Mission Health took over the Kansas facilities in March from Deseret Health Group, working closely with the Kansas State Department for Aging and Disability Services. On May 5, the Kansas agency took control of a separate Deseret facility, after Deseret told the state it was insolvent, according to the Wichita Business Journal.
Mission now manages a total of 32 companies, up from 13 in 2010, and has operations in six states. Mission closed two major deals in 2014, including a $40 million purchase/leaseback of the North Ridge Communities in Minneapolis and a long-term lease of three communities in Wisconsin.
The Kansas acquisition “is part of Mission Health’s plan for careful, controlled growth in senior housing facilities over the next five years,” Stuart Lindeman, president and CEO, said in a statement posted on Mission’s website.

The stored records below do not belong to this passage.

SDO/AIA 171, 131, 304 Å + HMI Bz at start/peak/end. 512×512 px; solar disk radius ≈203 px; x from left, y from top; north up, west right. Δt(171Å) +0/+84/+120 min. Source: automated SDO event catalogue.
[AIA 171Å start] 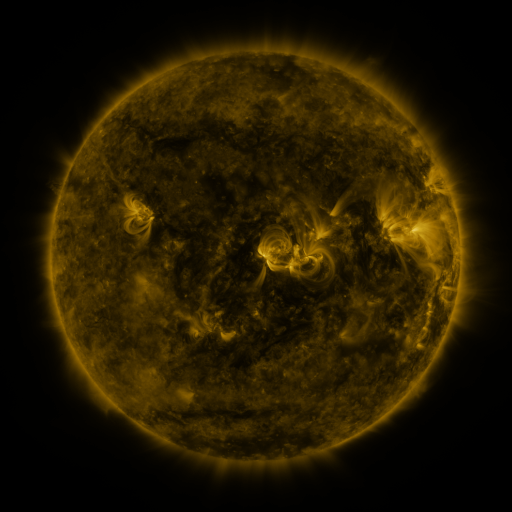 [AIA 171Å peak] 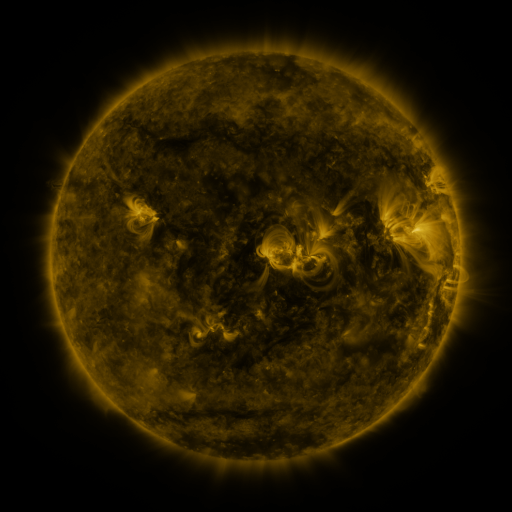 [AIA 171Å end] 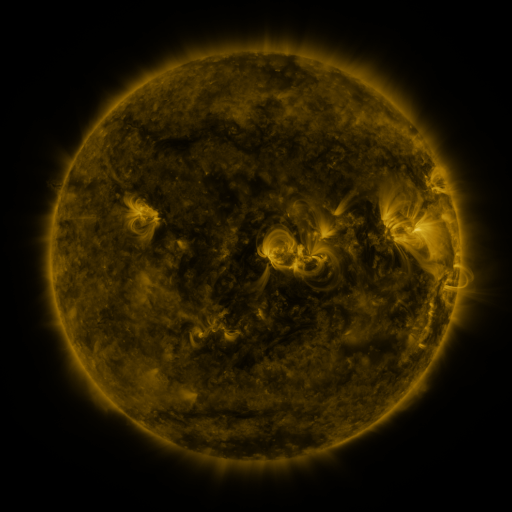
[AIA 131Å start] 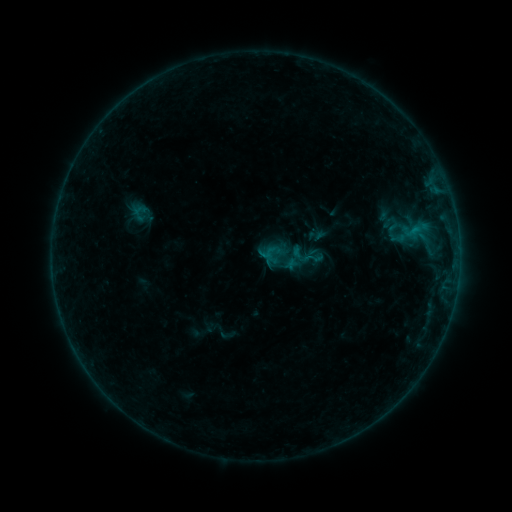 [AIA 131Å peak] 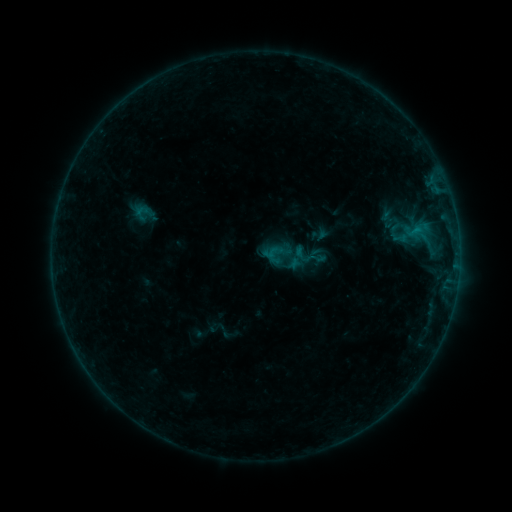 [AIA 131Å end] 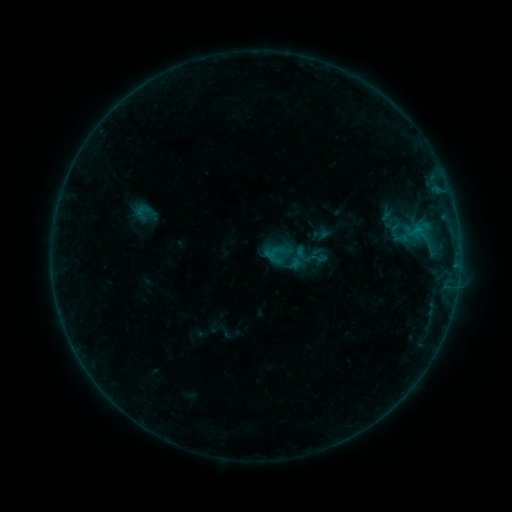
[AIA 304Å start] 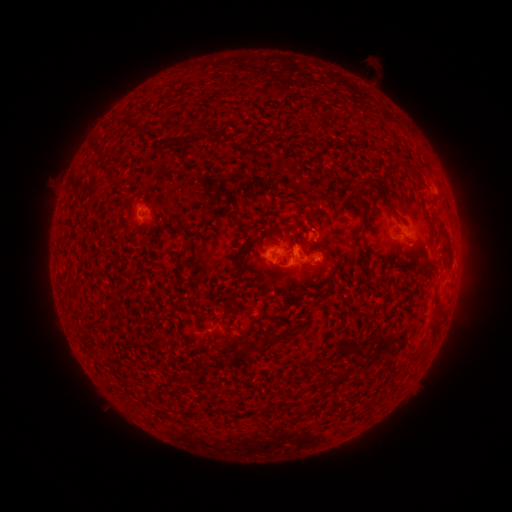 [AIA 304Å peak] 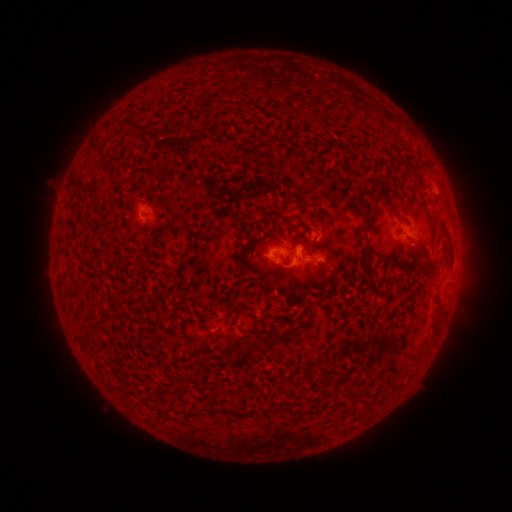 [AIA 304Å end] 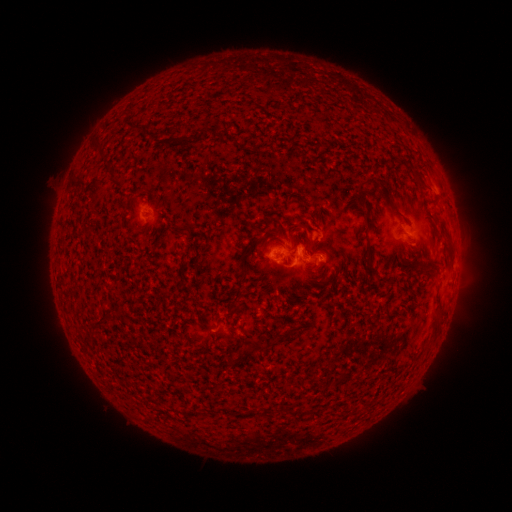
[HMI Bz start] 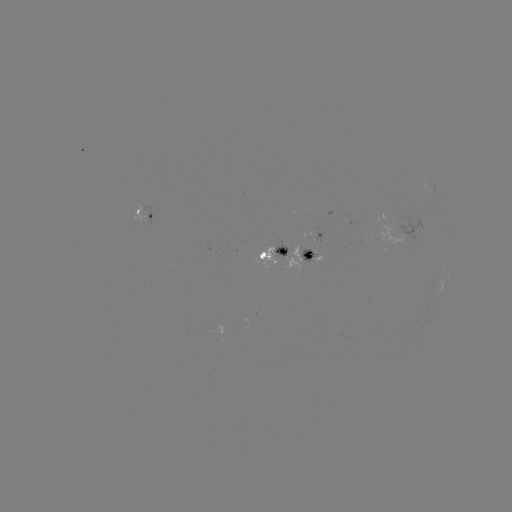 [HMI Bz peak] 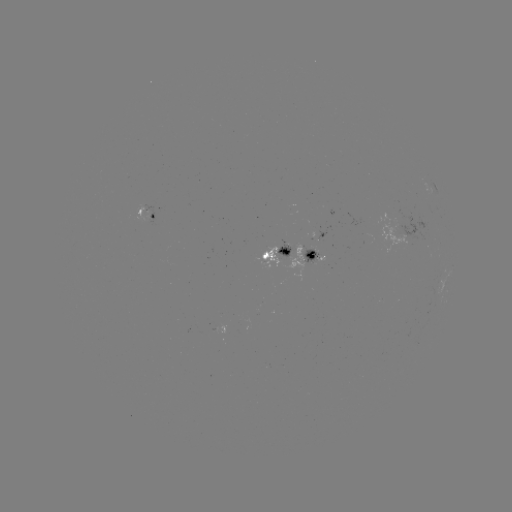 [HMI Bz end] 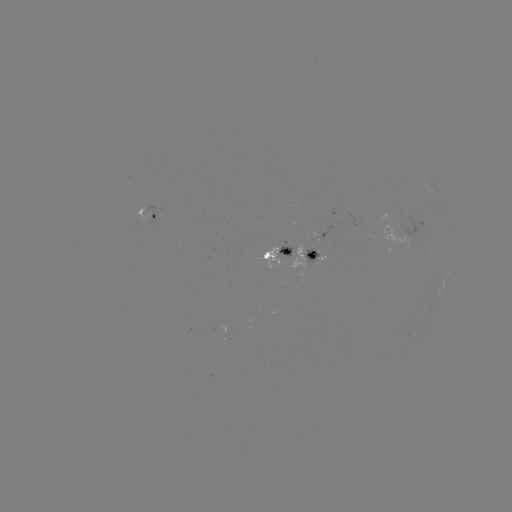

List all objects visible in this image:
emerging-flux region: (314, 252)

In an interview, Crino credited Lindeman with driving growth at Mission. Lindeman previously was senior vice president of the U.S. division at Revera Inc. in Ontario, Canada. “He ran a half-billion dollar organization and we recruited him away two years ago,” Crino said. “
Crino likes the senior living sector because it is fragmented — a large industry with a lot of small operators — and “we didn’t view the standard for operating across the industry to be very high,” he said. “We didn’t think the industry was very progressive. It didn’t use technology well. It didn’t have particularly sophisticated operational or financial systems.”
Mission Health brings those types of changes.
“With scale, you can do a lot more interesting things. Stuart has helped us get to the scale where we can begin to take a leadership role,” Crino said.